-- Exercise --
Your task is to copy every line of the entries that holds the word "small".

Extracted records:
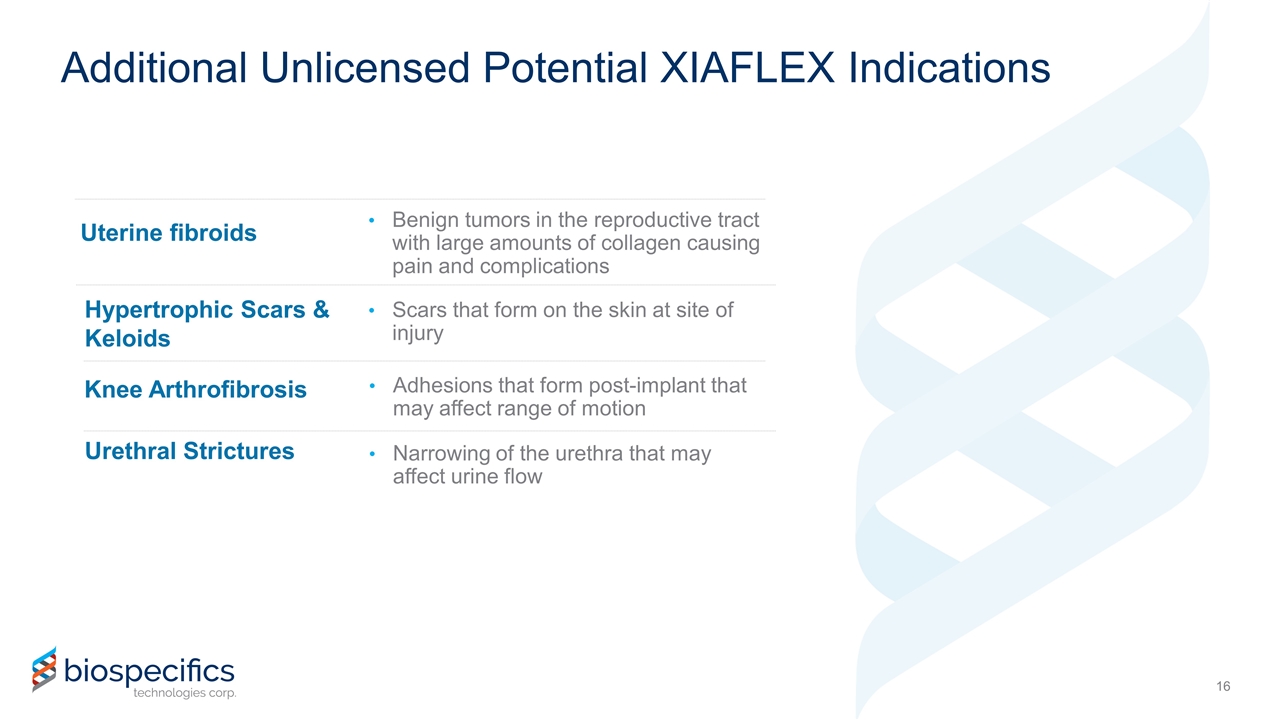 Additional Unlicensed Potential XIAFLEX Indications

| | |
|---|---|
| Uterine fibroids | • Benign tumors in the reproductive tract with large amounts of collagen causing pain and complications |
| Hypertrophic Scars & Keloids | • Scars that form on the skin at site of injury |
| Knee Arthrofibrosis | • Adhesions that form post-implant that may affect range of motion |
| Urethral Strictures | • Narrowing of the urethra that may affect urine flow |

biospecifics technologies corp.

16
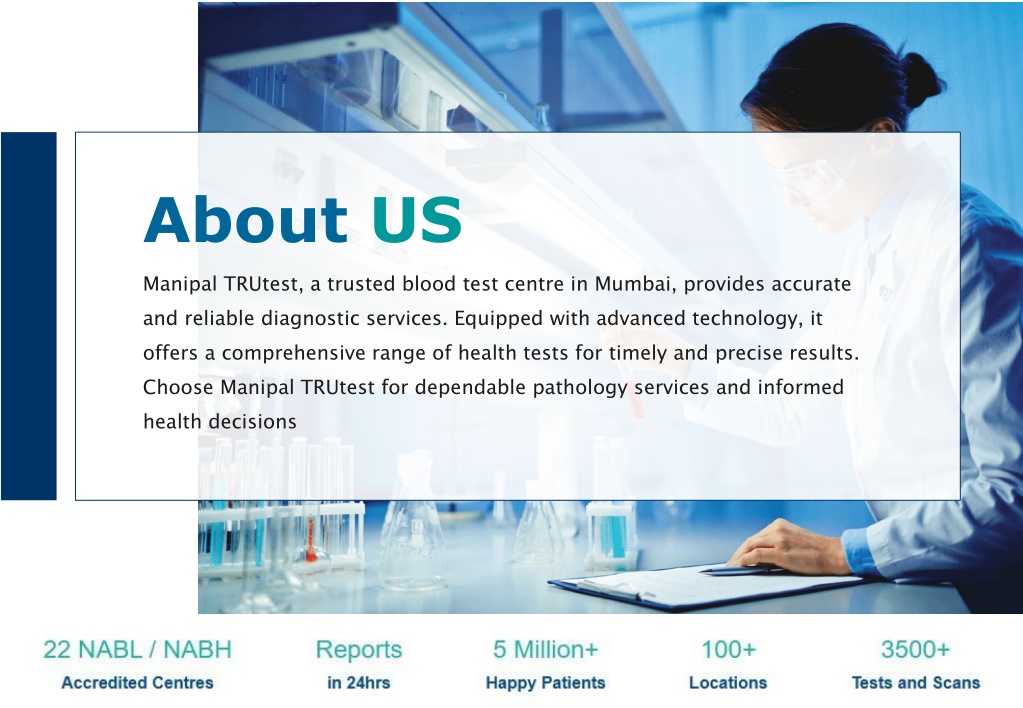 About US

Manipal TRUtest, a trusted blood test centre in Mumbai, provides accurate and reliable diagnostic services. Equipped with advanced technology, it offers a comprehensive range of health tests for timely and precise results. Choose Manipal TRUtest for dependable pathology services and informed health decisions

22 NABL / NABH
Accredited Centres

Reports
in 24hrs

5 Million+
Happy Patients

100+
Locations

3500+
Tests and Scans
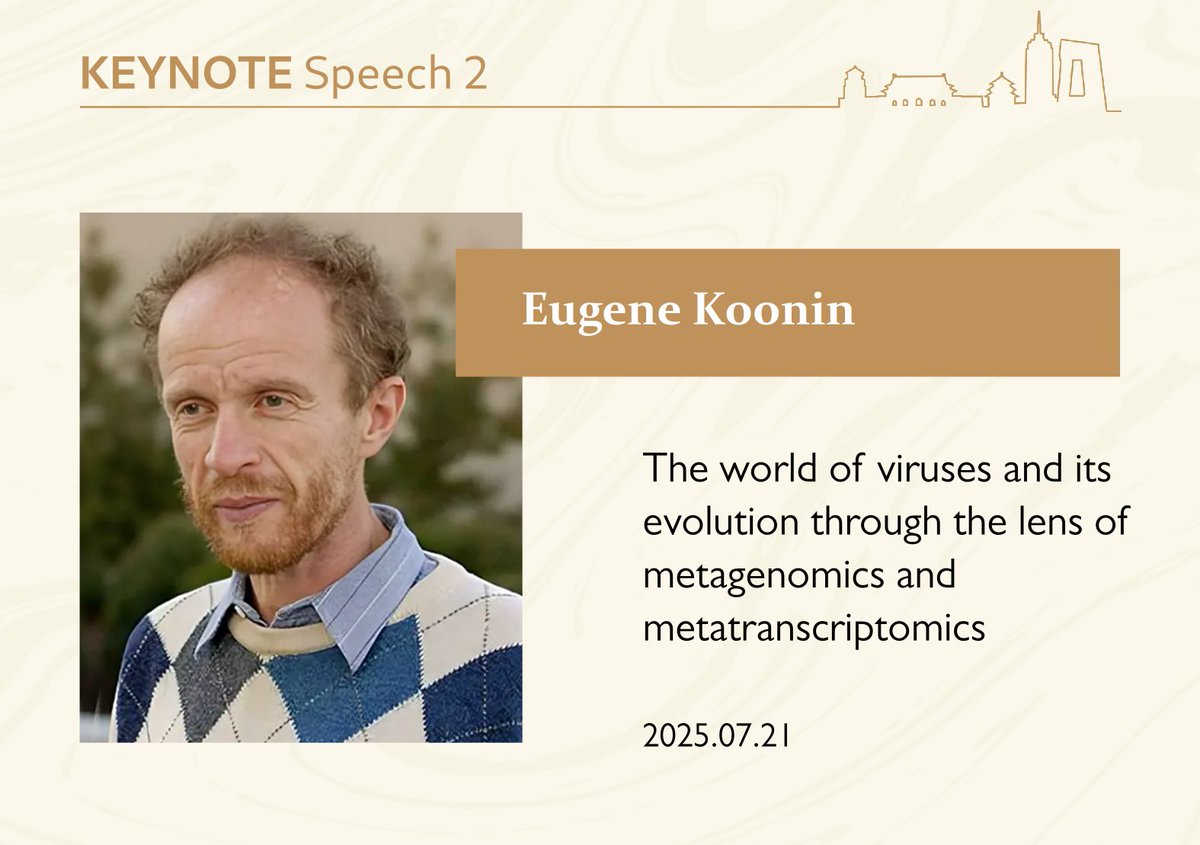 KEYNOTE Speech 2

Eugene Koonin

The world of viruses and its evolution through the lens of metagenomics and metatranscriptomics

2025.07.21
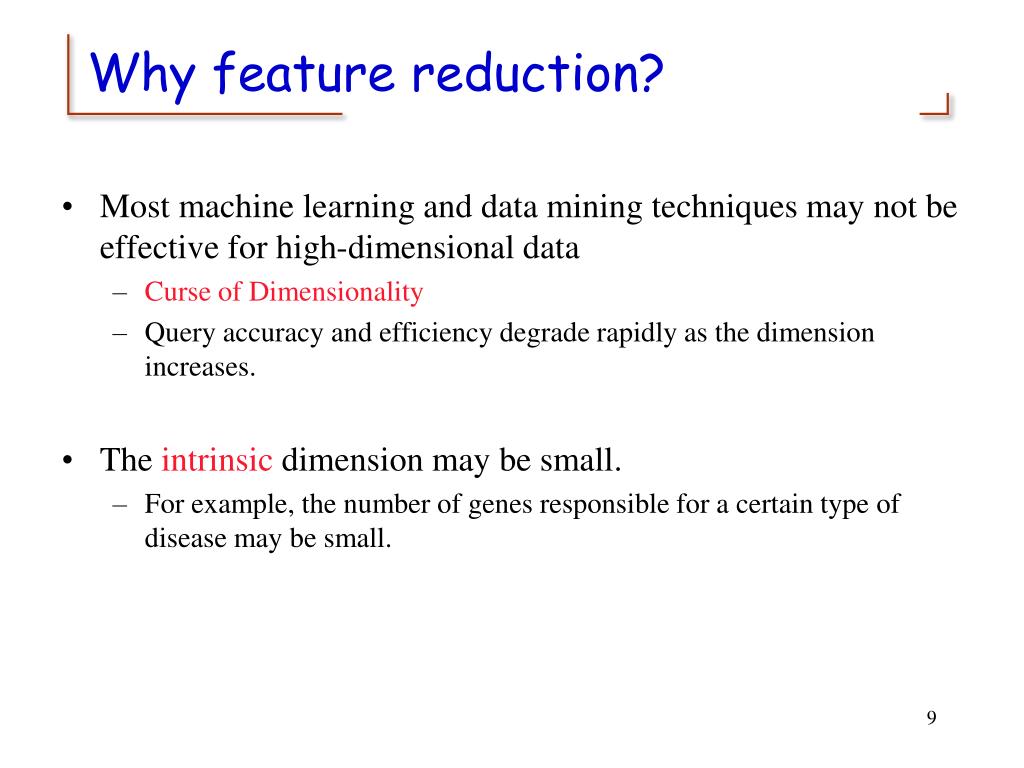 Why feature reduction?

• Most machine learning and data mining techniques may not be effective for high-dimensional data
– Curse of Dimensionality
– Query accuracy and efficiency degrade rapidly as the dimension increases.

• The intrinsic dimension may be small.
– For example, the number of genes responsible for a certain type of disease may be small.

9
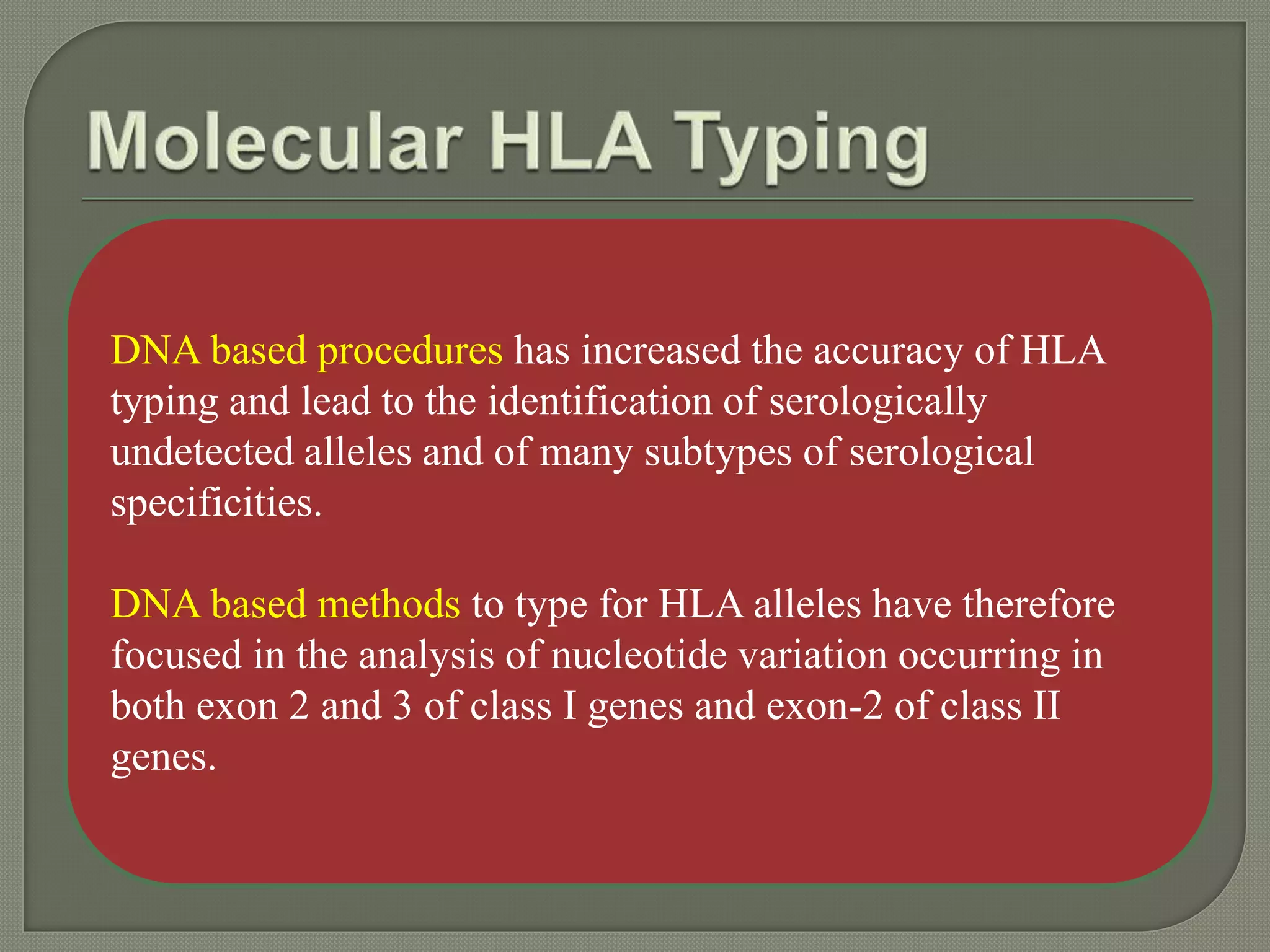 Molecular HLA Typing

DNA based procedures has increased the accuracy of HLA typing and lead to the identification of serologically undetected alleles and of many subtypes of serological specificities.

DNA based methods to type for HLA alleles have therefore focused in the analysis of nucleotide variation occurring in both exon 2 and 3 of class I genes and exon-2 of class II genes.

-- Answer to this task --
• The intrinsic dimension may be small.
– For example, the number of genes responsible for a certain type of disease may be small.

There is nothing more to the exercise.